Whilst recent events have been difficult for many, the youngest workers have arguably been hardest hit by the pandemic. Young employees make up a significant proportion of the workforce in sectors of the economy hit hard by lockdown and furlough such as food and hospitality, arts and entertainment and retail.
Lack of job security and limited opportunities for career progression has had a detrimental effect on the morale of many young people. To compound this further, young workers are also most likely to be underpaid, casual or temporary workers or engaged on zero hours contracts.
The TUC reported that more young people were made redundant during the summer of 2020 than all of 2019 (59,000 workers aged 16 – 24 lost jobs in July – September 2020 compared to 56,000 across the whole of 2019).
Changes in working practices during lockdown have left many young workers feeling isolated as they struggle to undertake their duties in often unsuitable work environments. Little surprise then that recent surveys suggest mental health and well-being concerns of our youth (16 – 24 years) continues to rise.

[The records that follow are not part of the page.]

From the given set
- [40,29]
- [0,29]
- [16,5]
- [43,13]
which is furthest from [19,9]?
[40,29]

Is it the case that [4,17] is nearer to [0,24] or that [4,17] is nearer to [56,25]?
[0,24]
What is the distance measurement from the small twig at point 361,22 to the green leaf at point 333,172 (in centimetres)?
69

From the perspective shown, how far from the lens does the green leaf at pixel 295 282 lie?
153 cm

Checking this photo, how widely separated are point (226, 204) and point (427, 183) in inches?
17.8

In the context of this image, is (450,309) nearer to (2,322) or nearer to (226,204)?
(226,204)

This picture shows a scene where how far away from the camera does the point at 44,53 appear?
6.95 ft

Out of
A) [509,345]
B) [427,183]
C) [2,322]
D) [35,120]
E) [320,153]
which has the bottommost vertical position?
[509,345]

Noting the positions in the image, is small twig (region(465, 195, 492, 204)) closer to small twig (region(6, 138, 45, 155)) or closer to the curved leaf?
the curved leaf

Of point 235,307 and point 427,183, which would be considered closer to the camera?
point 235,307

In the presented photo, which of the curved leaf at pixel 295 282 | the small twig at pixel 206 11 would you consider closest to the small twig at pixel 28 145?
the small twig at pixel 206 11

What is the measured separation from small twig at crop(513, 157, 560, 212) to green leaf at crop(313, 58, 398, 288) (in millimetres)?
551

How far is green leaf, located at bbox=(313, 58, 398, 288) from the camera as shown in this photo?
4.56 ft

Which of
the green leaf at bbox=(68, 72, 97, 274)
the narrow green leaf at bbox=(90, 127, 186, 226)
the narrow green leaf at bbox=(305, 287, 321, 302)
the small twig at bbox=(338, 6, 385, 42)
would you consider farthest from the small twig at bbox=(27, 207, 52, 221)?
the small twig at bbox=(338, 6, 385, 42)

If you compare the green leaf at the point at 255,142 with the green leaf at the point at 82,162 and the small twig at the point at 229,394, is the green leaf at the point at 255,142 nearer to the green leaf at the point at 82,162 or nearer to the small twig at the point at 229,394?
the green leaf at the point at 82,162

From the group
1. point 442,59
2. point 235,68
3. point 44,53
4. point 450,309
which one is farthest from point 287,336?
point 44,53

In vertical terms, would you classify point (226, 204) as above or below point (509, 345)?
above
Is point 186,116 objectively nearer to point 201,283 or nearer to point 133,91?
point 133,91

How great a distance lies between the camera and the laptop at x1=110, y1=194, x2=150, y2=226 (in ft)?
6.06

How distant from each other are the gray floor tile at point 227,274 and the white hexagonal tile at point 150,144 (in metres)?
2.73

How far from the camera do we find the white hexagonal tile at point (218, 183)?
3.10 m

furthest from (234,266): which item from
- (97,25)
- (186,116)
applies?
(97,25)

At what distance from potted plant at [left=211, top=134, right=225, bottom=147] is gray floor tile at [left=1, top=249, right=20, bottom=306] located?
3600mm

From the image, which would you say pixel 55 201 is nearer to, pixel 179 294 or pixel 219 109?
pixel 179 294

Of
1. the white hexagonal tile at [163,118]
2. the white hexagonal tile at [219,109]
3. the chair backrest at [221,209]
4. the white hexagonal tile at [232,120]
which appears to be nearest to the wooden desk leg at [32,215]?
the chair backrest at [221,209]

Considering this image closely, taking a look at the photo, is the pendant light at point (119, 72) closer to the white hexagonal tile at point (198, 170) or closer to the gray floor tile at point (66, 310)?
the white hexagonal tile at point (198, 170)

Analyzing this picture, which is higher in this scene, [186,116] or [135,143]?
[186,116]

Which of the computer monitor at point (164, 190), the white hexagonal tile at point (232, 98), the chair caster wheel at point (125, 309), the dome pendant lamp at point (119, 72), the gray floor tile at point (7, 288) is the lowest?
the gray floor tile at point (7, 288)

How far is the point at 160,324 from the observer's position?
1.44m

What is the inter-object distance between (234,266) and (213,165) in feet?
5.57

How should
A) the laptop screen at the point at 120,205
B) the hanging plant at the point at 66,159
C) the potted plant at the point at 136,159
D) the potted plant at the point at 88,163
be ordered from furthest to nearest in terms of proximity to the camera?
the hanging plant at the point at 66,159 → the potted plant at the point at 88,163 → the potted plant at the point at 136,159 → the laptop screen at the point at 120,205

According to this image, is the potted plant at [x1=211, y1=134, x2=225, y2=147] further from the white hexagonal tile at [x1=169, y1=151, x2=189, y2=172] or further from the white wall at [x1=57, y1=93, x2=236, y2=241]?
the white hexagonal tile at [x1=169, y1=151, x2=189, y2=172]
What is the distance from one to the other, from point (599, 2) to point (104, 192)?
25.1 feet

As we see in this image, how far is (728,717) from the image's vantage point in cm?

However, a collective awakening is afoot. Employers would be well advised not to ignore the concerns and needs of younger employees or risk losing the most valuable element of their workforce. We covered “The Great Resignation” here.
Employers are encouraged to look out for young workers who may be showing signs of distress and who may not be coping well. Be vigilant and look out for changes in personal behaviours, such as their appearance or social engagement, or with their performance. Employers should engage with their workforce, especially when working remotely, listen and be responsive to their needs remembering that the younger workforce often feel intimidated, vulnerable, and unable to speak out due to fears relating to job security or reprisal.
Employers have a duty of care to all of their workforce, which involves obeying young workers regulations, and risk liability for breaches of Health & Safety and Equality legislation if they choose to ignore any concerns.
Young people in the workplace should not be disregarded or exploited. They deserve to be paid a decent wage and treated fairly. They are the future of our workplaces after all.